> **SOURCE DATA**
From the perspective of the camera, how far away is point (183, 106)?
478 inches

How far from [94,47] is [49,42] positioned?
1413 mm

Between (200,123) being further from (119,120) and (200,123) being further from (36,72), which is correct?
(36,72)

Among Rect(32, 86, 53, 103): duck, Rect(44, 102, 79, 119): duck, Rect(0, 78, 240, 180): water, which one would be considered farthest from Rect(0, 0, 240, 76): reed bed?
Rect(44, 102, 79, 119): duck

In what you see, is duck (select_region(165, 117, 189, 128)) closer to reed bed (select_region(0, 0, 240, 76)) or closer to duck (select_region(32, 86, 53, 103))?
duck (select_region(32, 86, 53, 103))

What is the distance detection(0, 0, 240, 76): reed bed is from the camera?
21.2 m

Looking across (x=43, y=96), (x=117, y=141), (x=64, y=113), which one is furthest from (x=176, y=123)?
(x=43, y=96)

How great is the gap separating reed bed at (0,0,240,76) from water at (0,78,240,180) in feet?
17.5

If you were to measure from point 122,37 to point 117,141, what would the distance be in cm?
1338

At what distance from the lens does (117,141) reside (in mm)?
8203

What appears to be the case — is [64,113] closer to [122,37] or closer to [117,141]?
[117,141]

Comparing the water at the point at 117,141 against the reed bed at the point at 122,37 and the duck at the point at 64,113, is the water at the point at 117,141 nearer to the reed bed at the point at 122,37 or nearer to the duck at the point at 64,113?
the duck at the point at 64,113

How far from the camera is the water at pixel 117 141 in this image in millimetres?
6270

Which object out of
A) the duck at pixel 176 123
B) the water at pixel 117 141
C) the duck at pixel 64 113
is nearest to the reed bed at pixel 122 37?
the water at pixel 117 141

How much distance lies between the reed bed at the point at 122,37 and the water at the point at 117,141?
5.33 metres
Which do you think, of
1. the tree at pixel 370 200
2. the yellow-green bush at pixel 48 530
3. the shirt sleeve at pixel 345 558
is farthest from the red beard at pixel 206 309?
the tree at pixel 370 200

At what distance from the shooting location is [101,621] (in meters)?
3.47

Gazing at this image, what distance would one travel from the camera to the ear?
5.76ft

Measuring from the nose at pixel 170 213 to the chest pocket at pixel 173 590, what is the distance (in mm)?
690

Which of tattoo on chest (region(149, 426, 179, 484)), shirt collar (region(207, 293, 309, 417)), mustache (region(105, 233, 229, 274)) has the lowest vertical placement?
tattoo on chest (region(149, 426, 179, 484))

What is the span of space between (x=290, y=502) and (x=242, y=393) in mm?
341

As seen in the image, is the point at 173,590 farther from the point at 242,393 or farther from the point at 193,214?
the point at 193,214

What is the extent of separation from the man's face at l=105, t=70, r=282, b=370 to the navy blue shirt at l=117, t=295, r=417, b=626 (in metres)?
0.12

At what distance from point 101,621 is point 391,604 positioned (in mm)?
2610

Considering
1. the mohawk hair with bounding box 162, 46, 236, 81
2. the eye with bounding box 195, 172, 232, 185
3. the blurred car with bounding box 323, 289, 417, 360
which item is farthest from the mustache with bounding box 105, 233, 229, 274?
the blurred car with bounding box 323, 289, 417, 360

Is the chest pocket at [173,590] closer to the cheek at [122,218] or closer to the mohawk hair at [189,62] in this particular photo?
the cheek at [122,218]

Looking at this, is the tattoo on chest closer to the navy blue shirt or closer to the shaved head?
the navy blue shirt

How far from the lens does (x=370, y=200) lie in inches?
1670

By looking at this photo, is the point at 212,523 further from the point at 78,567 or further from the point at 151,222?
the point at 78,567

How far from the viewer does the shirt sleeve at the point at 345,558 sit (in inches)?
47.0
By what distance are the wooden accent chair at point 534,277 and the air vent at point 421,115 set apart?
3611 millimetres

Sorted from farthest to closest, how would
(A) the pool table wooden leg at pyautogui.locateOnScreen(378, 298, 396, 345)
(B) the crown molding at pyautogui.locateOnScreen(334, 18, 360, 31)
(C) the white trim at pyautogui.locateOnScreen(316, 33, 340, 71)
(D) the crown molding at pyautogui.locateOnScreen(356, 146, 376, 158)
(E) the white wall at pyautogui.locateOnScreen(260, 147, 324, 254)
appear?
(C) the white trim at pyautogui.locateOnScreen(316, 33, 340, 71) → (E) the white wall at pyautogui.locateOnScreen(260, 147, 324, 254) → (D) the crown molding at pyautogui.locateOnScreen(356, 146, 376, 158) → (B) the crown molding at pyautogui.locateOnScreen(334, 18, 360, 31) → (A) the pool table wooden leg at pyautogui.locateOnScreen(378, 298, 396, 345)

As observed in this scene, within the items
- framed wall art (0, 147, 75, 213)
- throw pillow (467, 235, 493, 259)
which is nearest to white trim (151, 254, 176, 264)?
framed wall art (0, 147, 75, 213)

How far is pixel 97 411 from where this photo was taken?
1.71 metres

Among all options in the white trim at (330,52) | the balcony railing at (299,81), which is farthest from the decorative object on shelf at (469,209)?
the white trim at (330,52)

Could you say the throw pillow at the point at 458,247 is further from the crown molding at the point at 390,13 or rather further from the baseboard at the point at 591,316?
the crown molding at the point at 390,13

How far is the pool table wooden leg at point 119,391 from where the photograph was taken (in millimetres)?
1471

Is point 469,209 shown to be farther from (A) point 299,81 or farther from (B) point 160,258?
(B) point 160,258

> **GIVEN TASK**
Copy out every entry again, swapping "reed bed" for "reeds" each time it appears and leaving everything else unchanged.

> **TASK RESPONSE**
From the perspective of the camera, how far away is point (183, 106)?
478 inches

How far from [94,47] is [49,42] positioned?
1413 mm

Between (200,123) being further from (119,120) and (200,123) being further from (36,72), which is correct?
(36,72)

Among Rect(32, 86, 53, 103): duck, Rect(44, 102, 79, 119): duck, Rect(0, 78, 240, 180): water, which one would be considered farthest from Rect(0, 0, 240, 76): reeds?
Rect(44, 102, 79, 119): duck

In what you see, is duck (select_region(165, 117, 189, 128)) closer to reeds (select_region(0, 0, 240, 76)) or closer to duck (select_region(32, 86, 53, 103))?
duck (select_region(32, 86, 53, 103))

What is the distance detection(0, 0, 240, 76): reeds is from the camera?
21.2 m

Looking across (x=43, y=96), (x=117, y=141), (x=64, y=113), which one is furthest from (x=176, y=123)?
(x=43, y=96)

How great is the gap separating reeds at (0,0,240,76) from water at (0,78,240,180) in feet?
17.5

If you were to measure from point 122,37 to point 117,141, what would the distance be in cm?
1338

At what distance from the lens does (117,141) reside (in mm)?
8203

What appears to be the case — is [64,113] closer to [122,37] or closer to [117,141]?
[117,141]

Comparing the water at the point at 117,141 against the reeds at the point at 122,37 and the duck at the point at 64,113, is the water at the point at 117,141 nearer to the reeds at the point at 122,37 or nearer to the duck at the point at 64,113?
the duck at the point at 64,113

How far from the camera is the water at pixel 117 141 in this image in millimetres?
6270

Which object out of
A) the duck at pixel 176 123
B) the water at pixel 117 141
C) the duck at pixel 64 113
is nearest to the reeds at pixel 122 37?
the water at pixel 117 141

How much distance lies between the reeds at the point at 122,37 and the water at the point at 117,141?
5.33 metres
Which do you think, of
1. the tree at pixel 370 200
2. the yellow-green bush at pixel 48 530
3. the shirt sleeve at pixel 345 558
is farthest from the red beard at pixel 206 309?
the tree at pixel 370 200

At what distance from the shooting location is [101,621] (in meters)?
3.47

Gazing at this image, what distance would one travel from the camera to the ear?
5.76ft

Measuring from the nose at pixel 170 213 to the chest pocket at pixel 173 590, what is the distance (in mm)?
690

Which of tattoo on chest (region(149, 426, 179, 484)), shirt collar (region(207, 293, 309, 417)), mustache (region(105, 233, 229, 274)) has the lowest vertical placement?
tattoo on chest (region(149, 426, 179, 484))

What is the span of space between (x=290, y=502) and (x=242, y=393) in mm?
341

As seen in the image, is the point at 173,590 farther from the point at 242,393 or farther from the point at 193,214?
the point at 193,214

What is the extent of separation from the man's face at l=105, t=70, r=282, b=370 to the navy blue shirt at l=117, t=295, r=417, b=626 (in metres)?
0.12

At what distance from point 101,621 is point 391,604 positioned (in mm)?
2610

Considering
1. the mohawk hair with bounding box 162, 46, 236, 81
2. the eye with bounding box 195, 172, 232, 185
3. the blurred car with bounding box 323, 289, 417, 360
which item is farthest from the mustache with bounding box 105, 233, 229, 274?
the blurred car with bounding box 323, 289, 417, 360

Is the chest pocket at [173,590] closer to the cheek at [122,218] or closer to the mohawk hair at [189,62] in this particular photo?
the cheek at [122,218]

Looking at this, is the tattoo on chest closer to the navy blue shirt or closer to the shaved head?
the navy blue shirt

How far from the lens does (x=370, y=200) lie in inches?
1670

By looking at this photo, is the point at 212,523 further from the point at 78,567 or further from the point at 151,222?
the point at 78,567

How far from the viewer does the shirt sleeve at the point at 345,558 sit (in inches)?
47.0
By what distance are the wooden accent chair at point 534,277 and the air vent at point 421,115 set apart?
3611 millimetres

Sorted from farthest to closest, how would
(A) the pool table wooden leg at pyautogui.locateOnScreen(378, 298, 396, 345)
(B) the crown molding at pyautogui.locateOnScreen(334, 18, 360, 31)
(C) the white trim at pyautogui.locateOnScreen(316, 33, 340, 71)
(D) the crown molding at pyautogui.locateOnScreen(356, 146, 376, 158)
(E) the white wall at pyautogui.locateOnScreen(260, 147, 324, 254)
appear?
(C) the white trim at pyautogui.locateOnScreen(316, 33, 340, 71) → (E) the white wall at pyautogui.locateOnScreen(260, 147, 324, 254) → (D) the crown molding at pyautogui.locateOnScreen(356, 146, 376, 158) → (B) the crown molding at pyautogui.locateOnScreen(334, 18, 360, 31) → (A) the pool table wooden leg at pyautogui.locateOnScreen(378, 298, 396, 345)

As observed in this scene, within the items
- framed wall art (0, 147, 75, 213)
- throw pillow (467, 235, 493, 259)
which is nearest to white trim (151, 254, 176, 264)?
framed wall art (0, 147, 75, 213)

How far is pixel 97 411 from where this photo was taken?
1.71 metres

Among all options in the white trim at (330,52) | the balcony railing at (299,81), which is farthest from the decorative object on shelf at (469,209)?
the white trim at (330,52)

Could you say the throw pillow at the point at 458,247 is further from the crown molding at the point at 390,13 or rather further from the baseboard at the point at 591,316?
the crown molding at the point at 390,13

How far is the pool table wooden leg at point 119,391 from where the photograph was taken (in millimetres)?
1471

Is point 469,209 shown to be farther from (A) point 299,81 or farther from (B) point 160,258?
(B) point 160,258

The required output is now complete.